Write batches of rows to persistent storage.

Module Contents#





A class for writing batches of rows to persistent storage.


class tlc.core.metrics_writer.table_writer.TableWriter(table_name: str = _3LC_FALLBACK_TABLE_NAME, dataset_name: str = _3LC_FALLBACK_DATASET_NAME, project_name: str = _3LC_FALLBACK_PROJECT_NAME, column_schemas: dict[str, tlc.core.schema.Schema] = {}, if_exists: typing.Literal[overwrite, rename, raise] = 'rename', *, table_url: tlc.core.url.Url | str | None = None)#

A class for writing batches of rows to persistent storage.

This class is primarily used for writing data in a structured format to parquet files. It supports batching of data and managing the schema of the columns. The data written can be identified and retrieved using a unique key.

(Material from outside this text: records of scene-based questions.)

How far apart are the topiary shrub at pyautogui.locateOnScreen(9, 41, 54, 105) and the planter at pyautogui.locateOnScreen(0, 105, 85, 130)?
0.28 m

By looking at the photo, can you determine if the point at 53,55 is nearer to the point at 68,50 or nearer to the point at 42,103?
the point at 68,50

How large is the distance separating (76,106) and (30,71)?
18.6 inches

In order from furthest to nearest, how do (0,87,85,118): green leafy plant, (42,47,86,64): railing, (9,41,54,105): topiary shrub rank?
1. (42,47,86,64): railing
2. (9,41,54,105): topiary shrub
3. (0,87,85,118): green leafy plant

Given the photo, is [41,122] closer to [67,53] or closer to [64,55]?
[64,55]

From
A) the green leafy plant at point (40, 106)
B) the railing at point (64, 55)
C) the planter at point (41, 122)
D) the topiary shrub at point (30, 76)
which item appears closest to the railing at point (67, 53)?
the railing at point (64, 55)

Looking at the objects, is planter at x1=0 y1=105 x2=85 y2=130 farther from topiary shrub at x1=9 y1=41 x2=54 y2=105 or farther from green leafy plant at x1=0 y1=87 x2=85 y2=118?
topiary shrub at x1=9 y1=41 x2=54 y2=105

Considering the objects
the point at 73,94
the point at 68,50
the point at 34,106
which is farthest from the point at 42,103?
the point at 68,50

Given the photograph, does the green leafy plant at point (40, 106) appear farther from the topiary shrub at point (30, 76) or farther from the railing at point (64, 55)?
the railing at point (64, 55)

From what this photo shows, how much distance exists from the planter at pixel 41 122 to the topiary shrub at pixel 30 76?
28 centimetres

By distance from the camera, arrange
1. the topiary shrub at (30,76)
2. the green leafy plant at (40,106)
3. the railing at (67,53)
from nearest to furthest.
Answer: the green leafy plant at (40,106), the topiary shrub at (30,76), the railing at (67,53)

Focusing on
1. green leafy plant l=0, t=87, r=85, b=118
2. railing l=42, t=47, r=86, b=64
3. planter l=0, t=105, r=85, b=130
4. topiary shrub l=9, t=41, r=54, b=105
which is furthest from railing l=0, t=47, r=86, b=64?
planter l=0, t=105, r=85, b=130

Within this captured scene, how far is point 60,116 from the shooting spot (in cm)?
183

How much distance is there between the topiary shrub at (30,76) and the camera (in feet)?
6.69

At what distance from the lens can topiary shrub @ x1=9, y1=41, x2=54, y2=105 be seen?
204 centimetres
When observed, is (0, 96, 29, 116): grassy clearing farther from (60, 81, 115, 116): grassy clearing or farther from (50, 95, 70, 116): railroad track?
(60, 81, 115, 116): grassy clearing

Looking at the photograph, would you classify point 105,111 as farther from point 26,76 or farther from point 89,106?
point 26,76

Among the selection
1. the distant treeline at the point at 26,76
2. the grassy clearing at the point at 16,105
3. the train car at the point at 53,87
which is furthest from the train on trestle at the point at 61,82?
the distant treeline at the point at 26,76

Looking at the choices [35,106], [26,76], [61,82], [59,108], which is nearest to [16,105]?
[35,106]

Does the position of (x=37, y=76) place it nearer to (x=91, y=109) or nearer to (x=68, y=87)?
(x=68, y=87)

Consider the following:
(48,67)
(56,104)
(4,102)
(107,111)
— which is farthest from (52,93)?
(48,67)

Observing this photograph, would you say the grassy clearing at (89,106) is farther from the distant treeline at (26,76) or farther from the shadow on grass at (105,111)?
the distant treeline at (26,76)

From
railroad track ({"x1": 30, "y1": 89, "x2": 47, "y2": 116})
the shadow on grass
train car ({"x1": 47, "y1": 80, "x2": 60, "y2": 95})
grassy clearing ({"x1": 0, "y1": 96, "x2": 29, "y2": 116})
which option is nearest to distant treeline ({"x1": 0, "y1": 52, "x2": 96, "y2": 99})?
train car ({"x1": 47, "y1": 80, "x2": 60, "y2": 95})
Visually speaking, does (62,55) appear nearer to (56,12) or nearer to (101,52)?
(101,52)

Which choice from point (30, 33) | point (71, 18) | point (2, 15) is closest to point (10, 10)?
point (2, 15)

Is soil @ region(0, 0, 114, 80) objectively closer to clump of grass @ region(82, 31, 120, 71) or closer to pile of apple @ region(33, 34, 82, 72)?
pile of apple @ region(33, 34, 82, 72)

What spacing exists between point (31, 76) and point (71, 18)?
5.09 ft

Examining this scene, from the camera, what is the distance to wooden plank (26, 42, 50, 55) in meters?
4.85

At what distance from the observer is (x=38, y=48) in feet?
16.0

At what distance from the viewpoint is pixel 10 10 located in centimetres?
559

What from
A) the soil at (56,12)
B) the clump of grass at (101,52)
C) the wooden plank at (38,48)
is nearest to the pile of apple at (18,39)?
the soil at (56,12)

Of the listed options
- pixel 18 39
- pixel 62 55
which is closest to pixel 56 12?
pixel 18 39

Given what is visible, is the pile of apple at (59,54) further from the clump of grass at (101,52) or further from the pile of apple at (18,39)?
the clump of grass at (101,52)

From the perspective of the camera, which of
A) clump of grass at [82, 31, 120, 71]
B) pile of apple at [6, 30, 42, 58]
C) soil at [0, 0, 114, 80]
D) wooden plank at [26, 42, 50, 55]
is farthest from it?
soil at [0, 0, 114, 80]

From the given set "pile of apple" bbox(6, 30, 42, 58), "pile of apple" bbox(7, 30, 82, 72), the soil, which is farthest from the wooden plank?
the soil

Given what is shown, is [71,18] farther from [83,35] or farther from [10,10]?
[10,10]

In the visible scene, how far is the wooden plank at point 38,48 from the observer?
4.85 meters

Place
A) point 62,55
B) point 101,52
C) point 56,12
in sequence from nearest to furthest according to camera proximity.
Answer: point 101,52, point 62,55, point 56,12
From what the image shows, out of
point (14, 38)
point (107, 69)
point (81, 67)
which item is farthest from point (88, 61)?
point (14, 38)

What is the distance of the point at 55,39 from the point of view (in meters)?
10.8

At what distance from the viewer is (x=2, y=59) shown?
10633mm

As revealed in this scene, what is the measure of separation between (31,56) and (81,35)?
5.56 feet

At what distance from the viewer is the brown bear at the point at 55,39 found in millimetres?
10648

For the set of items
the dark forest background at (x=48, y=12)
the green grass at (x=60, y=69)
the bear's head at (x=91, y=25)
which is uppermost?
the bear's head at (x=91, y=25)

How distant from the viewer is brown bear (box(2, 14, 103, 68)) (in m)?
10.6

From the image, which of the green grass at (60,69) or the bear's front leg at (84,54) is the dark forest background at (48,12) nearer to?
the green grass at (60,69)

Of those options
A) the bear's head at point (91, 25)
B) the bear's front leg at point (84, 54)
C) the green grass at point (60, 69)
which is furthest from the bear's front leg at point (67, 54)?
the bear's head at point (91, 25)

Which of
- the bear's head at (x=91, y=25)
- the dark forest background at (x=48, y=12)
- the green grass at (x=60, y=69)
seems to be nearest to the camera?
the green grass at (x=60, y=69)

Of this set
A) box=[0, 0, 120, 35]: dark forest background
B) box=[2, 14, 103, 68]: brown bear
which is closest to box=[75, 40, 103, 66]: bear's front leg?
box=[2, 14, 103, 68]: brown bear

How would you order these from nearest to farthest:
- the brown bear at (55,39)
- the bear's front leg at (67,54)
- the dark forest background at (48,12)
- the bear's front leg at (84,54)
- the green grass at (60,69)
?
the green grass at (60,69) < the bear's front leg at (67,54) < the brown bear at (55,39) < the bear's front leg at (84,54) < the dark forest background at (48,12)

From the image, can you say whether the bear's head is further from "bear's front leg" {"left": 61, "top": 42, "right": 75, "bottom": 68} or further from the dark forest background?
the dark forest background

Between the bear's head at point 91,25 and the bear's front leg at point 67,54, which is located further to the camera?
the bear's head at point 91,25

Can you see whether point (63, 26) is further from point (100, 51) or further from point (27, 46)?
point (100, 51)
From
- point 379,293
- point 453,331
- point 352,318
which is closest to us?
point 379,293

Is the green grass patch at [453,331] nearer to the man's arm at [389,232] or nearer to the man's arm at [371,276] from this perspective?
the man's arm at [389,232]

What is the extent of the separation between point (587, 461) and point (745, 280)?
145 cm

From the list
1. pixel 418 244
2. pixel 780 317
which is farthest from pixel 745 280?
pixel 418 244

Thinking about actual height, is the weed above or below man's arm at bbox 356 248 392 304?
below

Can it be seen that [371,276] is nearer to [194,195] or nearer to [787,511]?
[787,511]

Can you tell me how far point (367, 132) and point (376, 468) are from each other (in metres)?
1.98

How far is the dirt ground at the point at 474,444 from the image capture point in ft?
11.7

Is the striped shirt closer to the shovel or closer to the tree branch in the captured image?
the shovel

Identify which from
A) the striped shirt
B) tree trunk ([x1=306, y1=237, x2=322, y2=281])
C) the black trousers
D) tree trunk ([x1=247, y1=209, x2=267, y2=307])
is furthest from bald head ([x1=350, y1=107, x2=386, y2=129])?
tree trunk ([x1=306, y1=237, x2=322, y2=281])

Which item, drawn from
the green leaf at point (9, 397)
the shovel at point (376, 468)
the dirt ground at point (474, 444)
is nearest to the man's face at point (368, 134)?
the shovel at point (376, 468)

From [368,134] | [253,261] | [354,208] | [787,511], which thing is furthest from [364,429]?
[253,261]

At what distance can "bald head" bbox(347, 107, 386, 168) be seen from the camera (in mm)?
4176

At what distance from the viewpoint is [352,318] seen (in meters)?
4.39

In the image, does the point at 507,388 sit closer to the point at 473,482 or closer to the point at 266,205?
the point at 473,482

table_writer = TableWriter(
    project_name="My Project",
    dataset_name="My Dataset",
    table_name="My Table"
table_writer.add_batch({"column1": [1, 2, 3], "column2": ["a", "b", "c"]})
table_writer.add_row({"column1": 4, "column2": "d"})

Initialize a TableWriter.

  • table_name – The name of the table, defaults to “table”.

  • dataset_name – The name of the dataset, defaults to “default-dataset”.

  • project_name – The name of the project, defaults to “default-project”.

  • column_schemas – Optional schemas to override the default inferred column schemas.

  • table_url – An optional url to manually specify the Url of the written table. Mutually exclusive with table_name, dataset_name, and project_name.

add_row(table_row: MutableMapping[str, tlc.core.builtins.types.MetricData]) None#

Add a single row to the table being written.

add_batch(table_batch: MutableMapping[str, tlc.core.builtins.types.MetricData]) None#

Add a batch of rows to the buffer for writing.

This method validates the consistency of the batch and appends it to the buffer. When the buffer reaches its maximum size, it is automatically flushed to disk.


table_batch – A dictionary mapping column names to lists of values.


ValueError – If the columns in the batch have unequal lengths or mismatch with existing columns.

clear() None#

Clear the buffer and reset the internal state.

flush() tlc.core.objects.table.Table#

Flush the buffer and return the written table. This method is deprecated.

finalize() tlc.core.objects.table.Table#

Write all added batches to disk and return the written table.

set_override_column_schemas(override_column_schemas: dict[str, tlc.core.schema.Schema]) None#

Set or update the override column schemas.

This method allows setting custom schemas for specific columns, overriding the default inferred schemas.


override_column_schemas – A dictionary of column names and their corresponding custom schemas.


ValueError – If called after the first batch has been added.